Hurricane Sandy may have devastated the Jersey shore, but it didn’t dampen investor interest in high-yielding catastrophe bonds. The market for natural disaster “cat bonds,” which property and casualty insurers issue to transfer risk, just had its best year for new issuance since 2007 thanks to a strong fourth quarter, though some older bonds with exposure to Sandy may end up getting nicked for some of their principal.

The first deal after Sandy, from insurer USAA in November, covers a range of U.S. perils, including hurricanes, severe thunderstorms, earthquakes, winter storms and California wildfires. The company increased the offering from $250 million to $400 million in response to demand from investors. It was able to do so even though Standard & Poor’s Corp. had put two of the earlier bonds in USAA’s “Residential Reinsurance” series, from 2011 and earlier in 2012, on CreditWatch with negative implications because of potential losses from Sandy.

“The successful Residential Re 2012-2 placement post-Sandy was a very good sign,” says William Dubinsky, the head of insurance-linked securities at Willis Capital Markets & Advisory, the investment banking arm of the global insurance broker. That kind of deal, with those kinds of risks, is “the bread and butter” of the natural disaster catastrophe bond market, he says.

Last year companies issued a total of $5.9 billion in bonds in the natural disaster category, bringing the total amount of outstanding natural disaster cat bonds to $15.2 billion globally. Overall, cat bond issuance, including a much smaller market segment devoted to pandemic and mortality risk, was slightly more than $6 billion.

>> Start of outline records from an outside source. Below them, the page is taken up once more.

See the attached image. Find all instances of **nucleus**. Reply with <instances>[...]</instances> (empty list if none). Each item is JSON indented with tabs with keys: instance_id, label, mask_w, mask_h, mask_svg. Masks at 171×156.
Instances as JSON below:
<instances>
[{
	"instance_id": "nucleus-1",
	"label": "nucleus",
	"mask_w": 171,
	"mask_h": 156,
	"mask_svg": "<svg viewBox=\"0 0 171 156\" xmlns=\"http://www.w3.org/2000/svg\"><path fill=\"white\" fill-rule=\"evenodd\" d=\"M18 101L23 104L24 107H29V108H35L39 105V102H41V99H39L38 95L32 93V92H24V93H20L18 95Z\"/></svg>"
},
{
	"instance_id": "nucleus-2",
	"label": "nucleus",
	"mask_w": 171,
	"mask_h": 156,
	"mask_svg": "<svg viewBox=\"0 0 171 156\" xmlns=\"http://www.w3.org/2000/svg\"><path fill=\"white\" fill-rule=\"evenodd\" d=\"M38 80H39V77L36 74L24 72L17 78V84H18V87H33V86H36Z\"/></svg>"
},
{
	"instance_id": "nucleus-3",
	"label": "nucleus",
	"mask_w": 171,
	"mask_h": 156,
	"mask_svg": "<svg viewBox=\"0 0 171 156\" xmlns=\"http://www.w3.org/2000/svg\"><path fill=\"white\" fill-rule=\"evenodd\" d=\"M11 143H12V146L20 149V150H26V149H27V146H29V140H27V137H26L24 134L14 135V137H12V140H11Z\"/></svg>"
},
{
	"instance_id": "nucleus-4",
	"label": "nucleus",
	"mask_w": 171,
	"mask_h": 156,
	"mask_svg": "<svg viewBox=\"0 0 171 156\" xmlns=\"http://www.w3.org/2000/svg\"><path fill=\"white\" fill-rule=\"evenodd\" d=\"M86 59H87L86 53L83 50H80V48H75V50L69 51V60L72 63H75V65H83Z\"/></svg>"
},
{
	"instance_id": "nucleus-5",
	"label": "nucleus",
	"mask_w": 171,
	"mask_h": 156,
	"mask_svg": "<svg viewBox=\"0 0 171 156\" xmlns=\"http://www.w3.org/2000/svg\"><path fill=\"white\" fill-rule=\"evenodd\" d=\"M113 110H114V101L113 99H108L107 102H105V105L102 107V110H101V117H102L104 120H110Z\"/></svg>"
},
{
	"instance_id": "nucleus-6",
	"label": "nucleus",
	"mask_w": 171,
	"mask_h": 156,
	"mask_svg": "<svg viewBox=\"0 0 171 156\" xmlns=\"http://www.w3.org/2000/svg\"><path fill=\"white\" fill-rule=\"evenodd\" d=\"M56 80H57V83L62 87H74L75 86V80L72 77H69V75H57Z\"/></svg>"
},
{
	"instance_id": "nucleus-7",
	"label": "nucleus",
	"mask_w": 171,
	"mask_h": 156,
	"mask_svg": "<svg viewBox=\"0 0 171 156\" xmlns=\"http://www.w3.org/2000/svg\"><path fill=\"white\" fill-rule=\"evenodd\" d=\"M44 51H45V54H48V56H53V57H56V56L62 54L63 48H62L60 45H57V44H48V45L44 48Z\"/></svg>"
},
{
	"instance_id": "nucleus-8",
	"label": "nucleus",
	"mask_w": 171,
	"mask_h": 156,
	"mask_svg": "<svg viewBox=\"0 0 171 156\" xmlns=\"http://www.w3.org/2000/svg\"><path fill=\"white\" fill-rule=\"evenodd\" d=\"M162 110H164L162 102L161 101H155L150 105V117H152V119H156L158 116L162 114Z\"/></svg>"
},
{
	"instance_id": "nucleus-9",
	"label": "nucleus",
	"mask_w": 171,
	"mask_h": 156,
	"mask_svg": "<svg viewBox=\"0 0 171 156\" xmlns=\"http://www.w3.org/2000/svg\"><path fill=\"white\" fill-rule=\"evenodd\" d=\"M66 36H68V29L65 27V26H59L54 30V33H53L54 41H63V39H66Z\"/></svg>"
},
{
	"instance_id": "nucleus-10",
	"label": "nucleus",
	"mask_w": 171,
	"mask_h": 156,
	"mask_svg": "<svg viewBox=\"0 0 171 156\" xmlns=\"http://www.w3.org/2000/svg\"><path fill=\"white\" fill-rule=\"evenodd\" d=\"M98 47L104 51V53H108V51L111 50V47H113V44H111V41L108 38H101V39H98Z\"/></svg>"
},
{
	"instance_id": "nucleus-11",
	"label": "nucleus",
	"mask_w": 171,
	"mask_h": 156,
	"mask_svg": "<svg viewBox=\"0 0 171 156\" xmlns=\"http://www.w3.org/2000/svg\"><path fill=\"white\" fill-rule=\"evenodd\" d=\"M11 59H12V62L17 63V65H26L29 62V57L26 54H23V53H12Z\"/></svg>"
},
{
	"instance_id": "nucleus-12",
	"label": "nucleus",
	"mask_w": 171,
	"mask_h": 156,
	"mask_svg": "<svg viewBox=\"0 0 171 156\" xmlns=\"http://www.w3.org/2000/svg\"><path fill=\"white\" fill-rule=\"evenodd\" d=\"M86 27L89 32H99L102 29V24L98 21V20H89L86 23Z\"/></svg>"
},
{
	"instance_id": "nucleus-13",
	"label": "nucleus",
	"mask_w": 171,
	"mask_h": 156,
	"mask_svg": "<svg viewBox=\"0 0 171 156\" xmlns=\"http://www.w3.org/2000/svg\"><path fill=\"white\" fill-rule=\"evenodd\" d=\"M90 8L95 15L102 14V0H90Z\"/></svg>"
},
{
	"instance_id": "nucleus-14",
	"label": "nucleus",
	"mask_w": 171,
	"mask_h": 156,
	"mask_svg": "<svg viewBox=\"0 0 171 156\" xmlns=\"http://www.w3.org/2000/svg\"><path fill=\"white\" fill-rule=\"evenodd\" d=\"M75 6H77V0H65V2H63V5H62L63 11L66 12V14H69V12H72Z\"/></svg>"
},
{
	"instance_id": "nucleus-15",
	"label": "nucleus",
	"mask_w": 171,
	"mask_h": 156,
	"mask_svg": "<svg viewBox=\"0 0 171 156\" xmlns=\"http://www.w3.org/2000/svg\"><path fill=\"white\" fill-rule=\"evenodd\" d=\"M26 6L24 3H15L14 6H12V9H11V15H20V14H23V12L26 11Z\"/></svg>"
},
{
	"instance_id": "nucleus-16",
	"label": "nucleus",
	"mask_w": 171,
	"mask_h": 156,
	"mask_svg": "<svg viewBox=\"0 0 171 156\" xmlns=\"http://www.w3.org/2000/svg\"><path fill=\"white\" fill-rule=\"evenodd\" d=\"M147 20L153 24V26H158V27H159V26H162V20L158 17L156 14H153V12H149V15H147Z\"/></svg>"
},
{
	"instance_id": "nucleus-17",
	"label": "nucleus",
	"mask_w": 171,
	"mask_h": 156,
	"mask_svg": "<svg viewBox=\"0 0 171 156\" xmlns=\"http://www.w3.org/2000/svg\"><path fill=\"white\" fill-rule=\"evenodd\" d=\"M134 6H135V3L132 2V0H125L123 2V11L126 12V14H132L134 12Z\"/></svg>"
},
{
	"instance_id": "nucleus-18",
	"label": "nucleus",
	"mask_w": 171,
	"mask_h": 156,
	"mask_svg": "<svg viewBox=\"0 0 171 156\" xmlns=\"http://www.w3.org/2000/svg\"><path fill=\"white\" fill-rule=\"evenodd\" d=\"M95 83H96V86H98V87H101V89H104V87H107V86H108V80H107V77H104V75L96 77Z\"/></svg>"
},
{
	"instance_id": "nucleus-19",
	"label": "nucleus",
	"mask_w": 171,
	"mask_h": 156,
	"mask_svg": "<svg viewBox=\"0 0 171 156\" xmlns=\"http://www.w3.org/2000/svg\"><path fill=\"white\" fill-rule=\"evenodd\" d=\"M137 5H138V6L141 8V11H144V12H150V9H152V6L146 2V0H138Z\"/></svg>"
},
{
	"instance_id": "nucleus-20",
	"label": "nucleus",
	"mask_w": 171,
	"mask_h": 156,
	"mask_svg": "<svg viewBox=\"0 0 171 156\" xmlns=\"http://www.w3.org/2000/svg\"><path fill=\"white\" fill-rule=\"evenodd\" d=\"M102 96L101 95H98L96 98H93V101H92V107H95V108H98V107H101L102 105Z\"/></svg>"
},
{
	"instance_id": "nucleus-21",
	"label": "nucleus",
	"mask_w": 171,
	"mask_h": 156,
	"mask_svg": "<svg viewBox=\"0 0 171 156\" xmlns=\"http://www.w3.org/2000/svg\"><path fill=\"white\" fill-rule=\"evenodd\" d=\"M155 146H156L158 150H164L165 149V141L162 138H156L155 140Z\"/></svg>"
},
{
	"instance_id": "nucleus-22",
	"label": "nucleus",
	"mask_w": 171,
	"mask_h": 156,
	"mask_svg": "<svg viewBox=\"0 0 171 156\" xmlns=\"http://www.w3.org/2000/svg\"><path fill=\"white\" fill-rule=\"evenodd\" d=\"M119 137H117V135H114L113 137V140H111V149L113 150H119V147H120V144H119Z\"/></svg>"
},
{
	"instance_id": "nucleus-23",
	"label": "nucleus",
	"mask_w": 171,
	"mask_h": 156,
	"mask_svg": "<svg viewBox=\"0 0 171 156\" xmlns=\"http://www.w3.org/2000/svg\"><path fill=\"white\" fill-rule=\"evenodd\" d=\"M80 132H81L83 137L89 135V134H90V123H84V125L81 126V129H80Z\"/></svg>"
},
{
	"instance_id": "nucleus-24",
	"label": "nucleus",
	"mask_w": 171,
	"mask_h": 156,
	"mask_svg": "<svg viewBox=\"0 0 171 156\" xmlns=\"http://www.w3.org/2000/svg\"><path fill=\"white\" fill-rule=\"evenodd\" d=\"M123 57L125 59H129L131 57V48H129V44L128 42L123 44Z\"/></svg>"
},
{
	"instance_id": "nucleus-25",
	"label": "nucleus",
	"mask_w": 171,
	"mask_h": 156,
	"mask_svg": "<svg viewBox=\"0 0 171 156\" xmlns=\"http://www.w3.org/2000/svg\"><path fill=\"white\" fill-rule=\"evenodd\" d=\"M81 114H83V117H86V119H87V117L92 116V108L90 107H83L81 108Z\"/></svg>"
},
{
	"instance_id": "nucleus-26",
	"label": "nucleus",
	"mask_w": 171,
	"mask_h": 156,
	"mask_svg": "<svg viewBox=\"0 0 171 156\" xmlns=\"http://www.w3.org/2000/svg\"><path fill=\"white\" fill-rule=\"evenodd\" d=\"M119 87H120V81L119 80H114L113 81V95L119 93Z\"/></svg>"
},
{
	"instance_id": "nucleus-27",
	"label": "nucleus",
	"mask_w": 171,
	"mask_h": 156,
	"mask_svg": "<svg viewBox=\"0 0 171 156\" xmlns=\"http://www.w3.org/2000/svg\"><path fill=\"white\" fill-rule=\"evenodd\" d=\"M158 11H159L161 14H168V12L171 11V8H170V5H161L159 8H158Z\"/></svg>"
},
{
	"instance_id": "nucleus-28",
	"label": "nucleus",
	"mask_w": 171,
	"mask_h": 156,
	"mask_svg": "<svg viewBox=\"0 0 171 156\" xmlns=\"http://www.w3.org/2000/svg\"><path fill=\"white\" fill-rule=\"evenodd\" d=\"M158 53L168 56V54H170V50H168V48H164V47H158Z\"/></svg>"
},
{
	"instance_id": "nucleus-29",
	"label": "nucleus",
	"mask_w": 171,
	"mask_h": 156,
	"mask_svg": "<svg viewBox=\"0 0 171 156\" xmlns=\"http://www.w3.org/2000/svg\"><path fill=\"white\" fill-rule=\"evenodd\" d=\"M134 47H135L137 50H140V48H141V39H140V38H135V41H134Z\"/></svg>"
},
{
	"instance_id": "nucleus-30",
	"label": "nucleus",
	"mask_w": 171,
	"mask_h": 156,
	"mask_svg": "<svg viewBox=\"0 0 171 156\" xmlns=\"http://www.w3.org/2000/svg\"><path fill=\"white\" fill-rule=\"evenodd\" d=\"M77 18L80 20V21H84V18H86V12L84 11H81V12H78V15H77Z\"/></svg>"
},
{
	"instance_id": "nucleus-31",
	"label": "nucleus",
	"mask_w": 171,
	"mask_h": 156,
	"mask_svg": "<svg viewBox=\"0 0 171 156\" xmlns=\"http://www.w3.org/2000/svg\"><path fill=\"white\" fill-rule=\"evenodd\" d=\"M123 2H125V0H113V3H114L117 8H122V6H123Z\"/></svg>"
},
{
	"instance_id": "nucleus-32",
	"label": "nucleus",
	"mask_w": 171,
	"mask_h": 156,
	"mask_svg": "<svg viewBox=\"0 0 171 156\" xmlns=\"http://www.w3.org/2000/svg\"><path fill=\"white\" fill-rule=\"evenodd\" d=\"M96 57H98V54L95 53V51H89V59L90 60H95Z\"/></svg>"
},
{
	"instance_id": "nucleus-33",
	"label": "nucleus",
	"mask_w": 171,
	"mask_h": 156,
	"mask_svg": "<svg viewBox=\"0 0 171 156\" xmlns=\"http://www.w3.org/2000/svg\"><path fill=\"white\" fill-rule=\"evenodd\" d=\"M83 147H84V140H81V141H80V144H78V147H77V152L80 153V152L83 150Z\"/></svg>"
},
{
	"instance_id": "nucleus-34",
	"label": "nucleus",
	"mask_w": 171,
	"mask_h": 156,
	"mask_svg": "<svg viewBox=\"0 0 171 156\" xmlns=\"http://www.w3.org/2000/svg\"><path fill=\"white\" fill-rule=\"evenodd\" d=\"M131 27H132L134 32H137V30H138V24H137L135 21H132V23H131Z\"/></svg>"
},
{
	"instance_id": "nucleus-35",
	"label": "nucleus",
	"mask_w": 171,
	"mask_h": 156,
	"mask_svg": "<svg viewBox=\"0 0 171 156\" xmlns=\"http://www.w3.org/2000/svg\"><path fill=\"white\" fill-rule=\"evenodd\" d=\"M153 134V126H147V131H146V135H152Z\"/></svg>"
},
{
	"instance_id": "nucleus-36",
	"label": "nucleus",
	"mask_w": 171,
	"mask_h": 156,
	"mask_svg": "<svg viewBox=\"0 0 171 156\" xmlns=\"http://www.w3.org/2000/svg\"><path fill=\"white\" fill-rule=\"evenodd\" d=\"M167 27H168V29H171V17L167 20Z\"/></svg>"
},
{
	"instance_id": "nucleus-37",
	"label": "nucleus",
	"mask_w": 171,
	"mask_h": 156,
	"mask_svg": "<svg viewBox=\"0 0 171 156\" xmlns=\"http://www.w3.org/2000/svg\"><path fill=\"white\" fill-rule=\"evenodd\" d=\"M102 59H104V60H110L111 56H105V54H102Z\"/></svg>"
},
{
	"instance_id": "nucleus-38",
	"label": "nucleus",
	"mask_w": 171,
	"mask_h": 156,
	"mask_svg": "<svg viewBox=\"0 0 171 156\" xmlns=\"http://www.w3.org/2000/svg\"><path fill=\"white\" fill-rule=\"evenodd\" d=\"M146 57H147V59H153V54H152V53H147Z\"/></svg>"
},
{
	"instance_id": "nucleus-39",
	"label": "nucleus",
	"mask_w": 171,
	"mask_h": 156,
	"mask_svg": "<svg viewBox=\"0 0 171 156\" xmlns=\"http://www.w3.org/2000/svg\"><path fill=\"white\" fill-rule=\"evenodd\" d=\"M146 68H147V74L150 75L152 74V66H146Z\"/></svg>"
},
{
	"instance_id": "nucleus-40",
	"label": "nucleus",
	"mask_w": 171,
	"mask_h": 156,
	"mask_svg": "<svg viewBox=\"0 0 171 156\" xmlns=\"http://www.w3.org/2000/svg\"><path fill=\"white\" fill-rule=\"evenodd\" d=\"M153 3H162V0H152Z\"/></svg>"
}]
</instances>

Last year’s natural disaster bond issuance was up by 37.2 percent from 2011’s $4.3 billion. Dubinsky says 2013 should be even stronger. “The pipeline that we’re aware of is pretty good,” he says.

Still, the size of the cat bond market remains small. Outstanding debt totals $36 billion once private placements are included, with the U.S. accounting for over a third of that. That’s roughly equal to the amount of reinsurance premiums taken in by just one company, market leader Munich Re, in 2011.

Then again, the market for cat bonds is relatively new. The first natural catastrophe bond was issued in 1996. In the wake of Hurricane Andrew in 1992 and the Northridge earthquake in Los Angeles in 1994, insurers started thinking about new ways of raising additional capital to cover truly extraordinary losses.